L’innovation est à la mode. C’est devenu en quelques années le mot clé symbole de renouveau, de performance, de mobilisation, de création de nouveaux usages, de confiance retrouvée dans le futur. L’innovation est parée des vertus du plaisir de la créativité, de nouveaux espaces vivants et agréables à vivre. Il ne s’agit pas seulement d’innover par des produits et des services nouveaux réputés meilleurs et plus adaptés que les anciens (parfois à tords), il s’agit aussi de transformation des schémas de production de ces biens. L’innovation ne concerne en effet pas seulement le produit fini ou service délivré, mais toute la chaîne qui a contribué à la rendre possible. L’innovation est organisationnelle. Elle commence donc dès l’étape de conception.

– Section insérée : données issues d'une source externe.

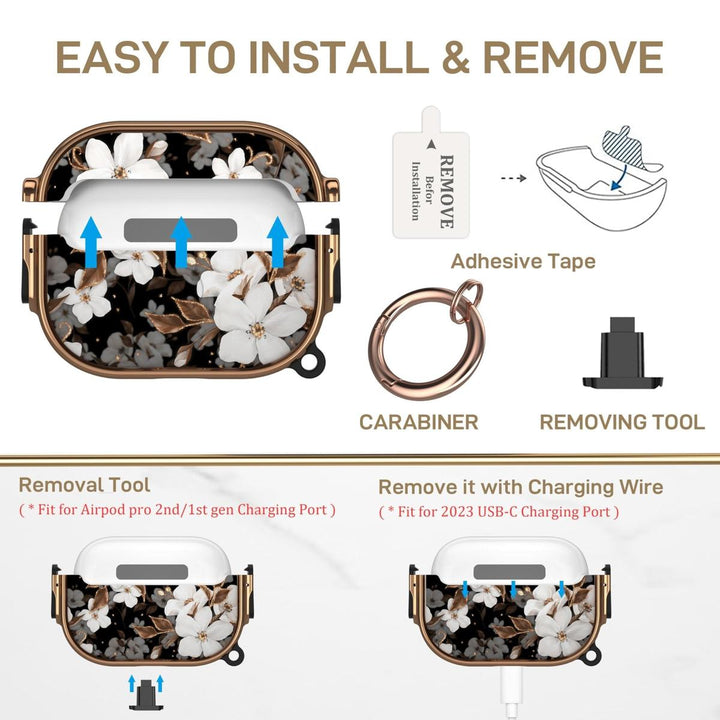 EASY TO INSTALL & REMOVE

REMOVE
Befor
Installation

Adhesive Tape

CARABINER

REMOVING TOOL

Removal Tool
( * Fit for Airpod pro 2nd/1st gen Charging Port )

Remove it with Charging Wire
( * Fit for 2023 USB-C Charging Port )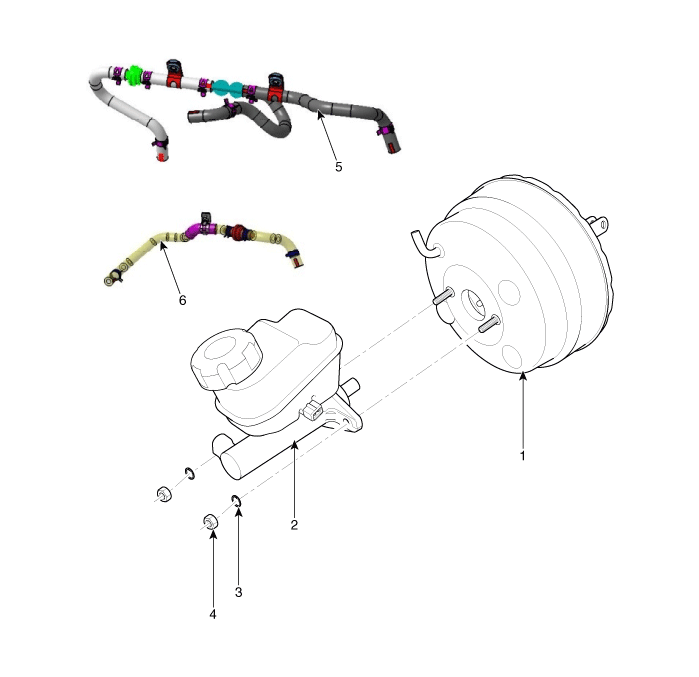 5
6
1
2
3
4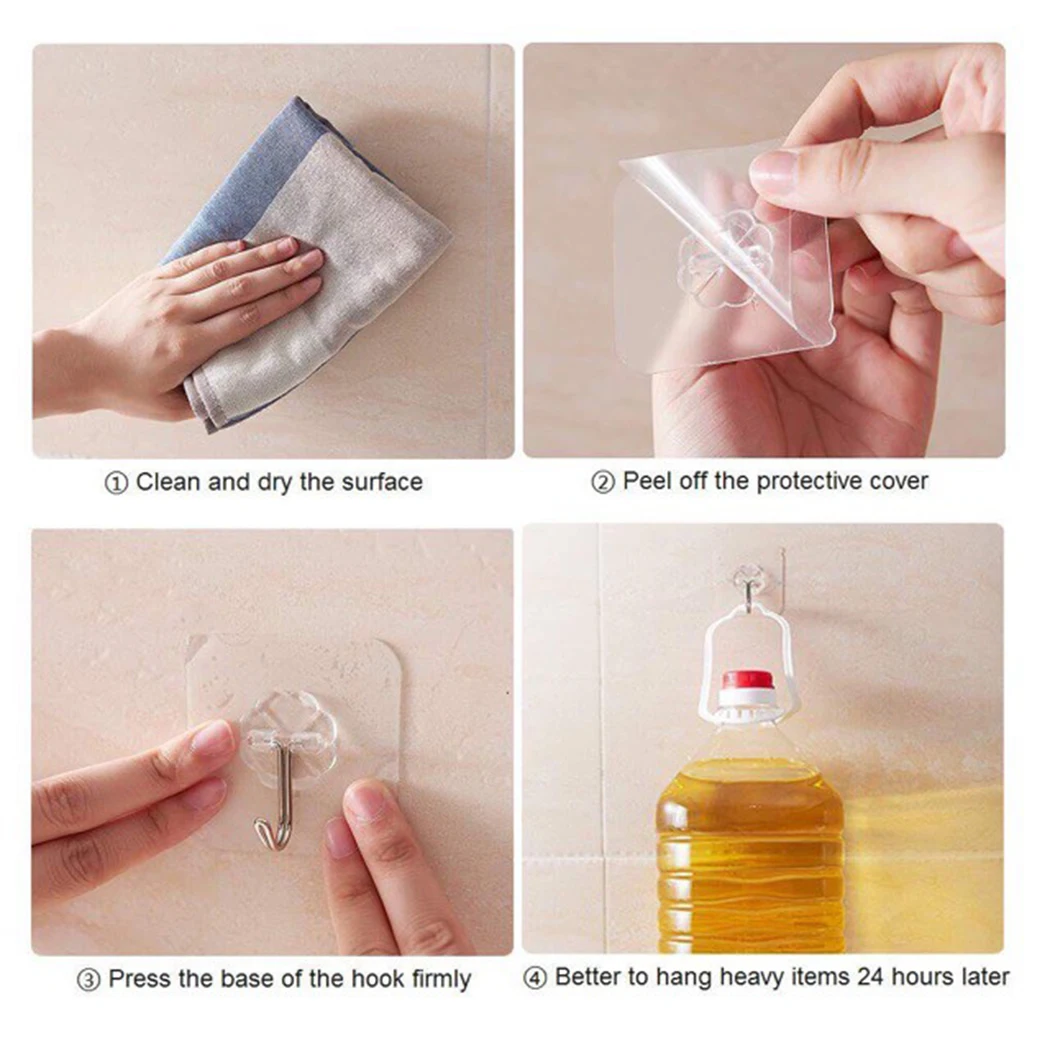 ① Clean and dry the surface

② Peel off the protective cover

③ Press the base of the hook firmly

④ Better to hang heavy items 24 hours later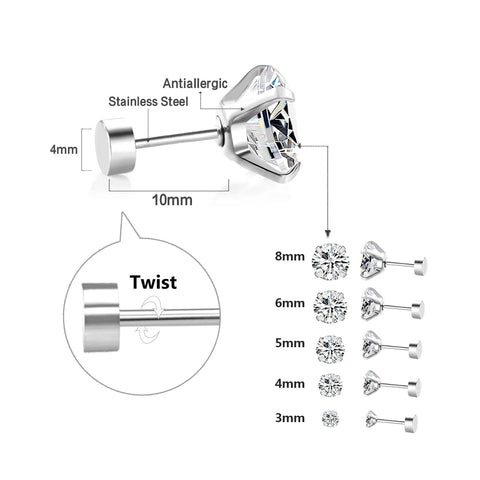 Antiallergic
Stainless Steel
4mm
10mm
Twist
8mm
6mm
5mm
4mm
3mm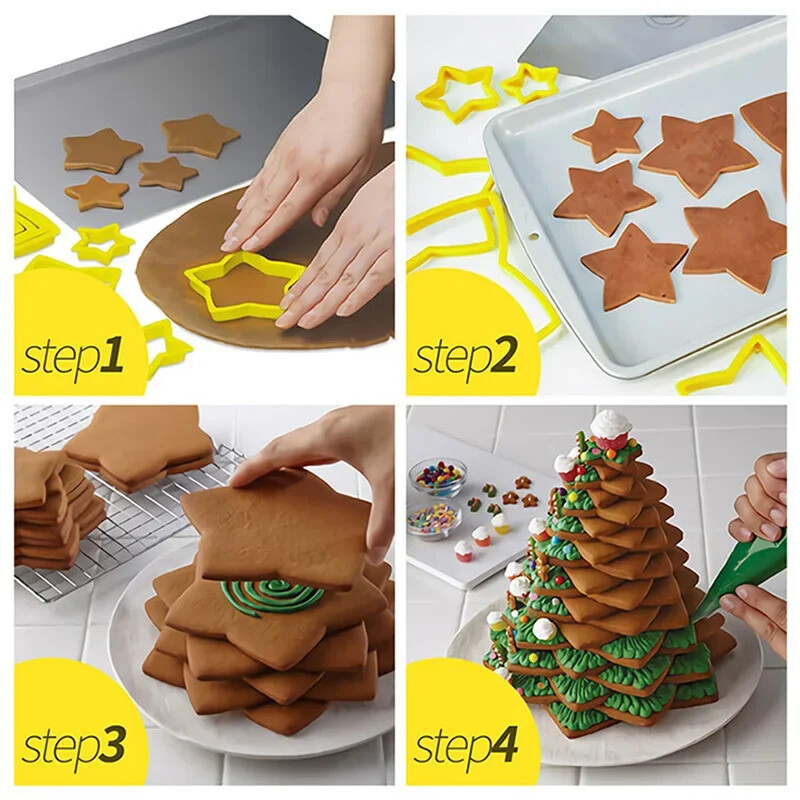 step1

step2

step3

step4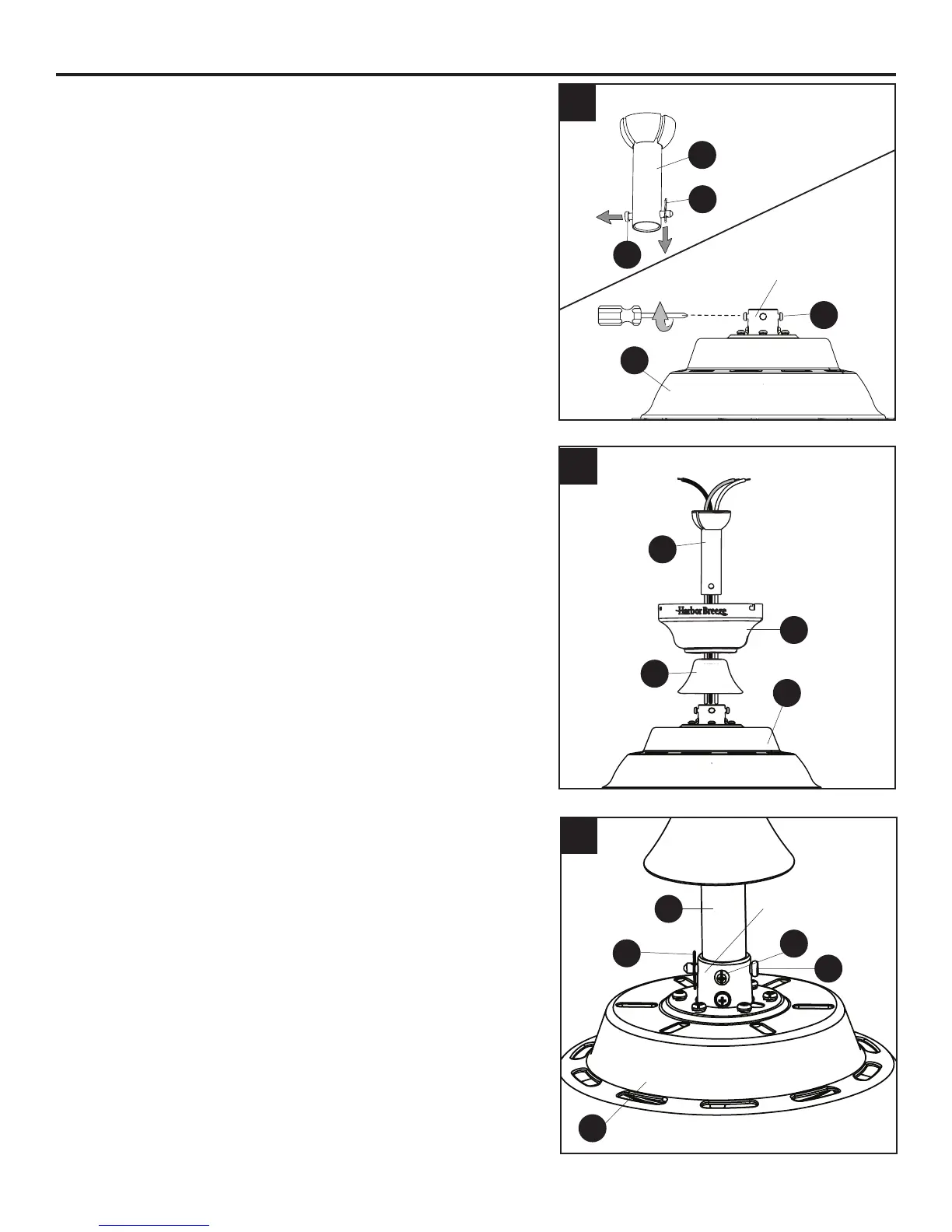 Harbor Breeze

On devrait même dire dès la-co-conception, tellement l’innovation est associée à un effort collaboratif de tous. Si effort collaboratif il y a, il est devenu possible, parce que l’innovation a touché les sphères décisionnelles. L’innovation est Donc aussi managériale, elle fait évoluer la façon de penser, d’organiser, de déléguer, de contrôler, de reconnaître le travail. Elle se détourne de la prescription pour intégrer la liberté de s’engager et de prendre des initiatives. Quand l’autonomie conférée est forte, il est aussi question d’entreprise libérée (les exemples d’administrations libérées sont encore rares). Mais attention, l’injonction descendante d’innovation est vécu comme un ordre supplémentaire qui s’adapte mal au besoin de liberté, voire de transgression. Les dirigeants sont rarement suivis lorsqu’ils ordonnent d’innover.
La formation professionnelle n’échappe pas à ce vent d’innovation. Elle s’exprime par l’inclusion des technologies numériques. Il s’agit de tirer parti du potentiel des nouveaux outils en réseau, par exemple à l’occasion d’un processus de conception d’une nouvelle, formation en soumettant à des usagers de la dite formation par un courriel de masse un prototype d’itinéraire en cours de finalisation. Les futurs usagers ont leur mot à dire dans le design d’un dispositif qui les concerne et qu’ils sont invités à habiter. Elle prend racine dans de nouvelles approches d’écoute des collectivités qui demandent de moins en moins de stage et de plus en plus d’aide dans la résolution de problèmes concrets, par exemple faire que deux quartiers d’une ville qui s’ignore reprennent une communication normale . Le stage de communication ou de planification urbaine reste utile pour l’acquisition des fondamentaux, mais y est adjoint un processus
d’apprentissage centré sur le terrain. En formation, l’innovation bouscule également le rôle des formateurs, c’est ainsi qu’avec de nouvelles technologies ils sont invités à être plus facilitateur que seulement répétiteur de contenu. La création de tutoriels d’autoformation pour l’apprentissage du marquage au sol en matière de voirie oblige à repenser la place du formateur comme aide à l’appropriation du tutoriel. Le bénéfice en est un accroissement de l’émancipation de l’apprenant face aux savoirs. Ici il apprend à apprendre. A chaque fois que l’apprenant est mis en situation de construire son savoir plutôt que seulement de le recevoir, il s’engage, il se motive, il prend plaisir à agir. Tout l’enjeu des nouvelles salles de formation dites de « co-conception » qui se déploient peu à peu consiste justement à mettre l’apprenant au cœur du processus et pas à la marge, en auditeur passif. Les expériences menées dans les salles de co-conception redonnent le gout et le plaisir d’apprendre par soi-même pour soi-même et pour les autres.Les nouveaux espaces témoignent physiquement d’une transformation des rapports au savoir qui opère actuellement. Ils sont restaurateurs d’un rapport renouvelé au monde, car ils laissent une plus grande liberté pour apprendre.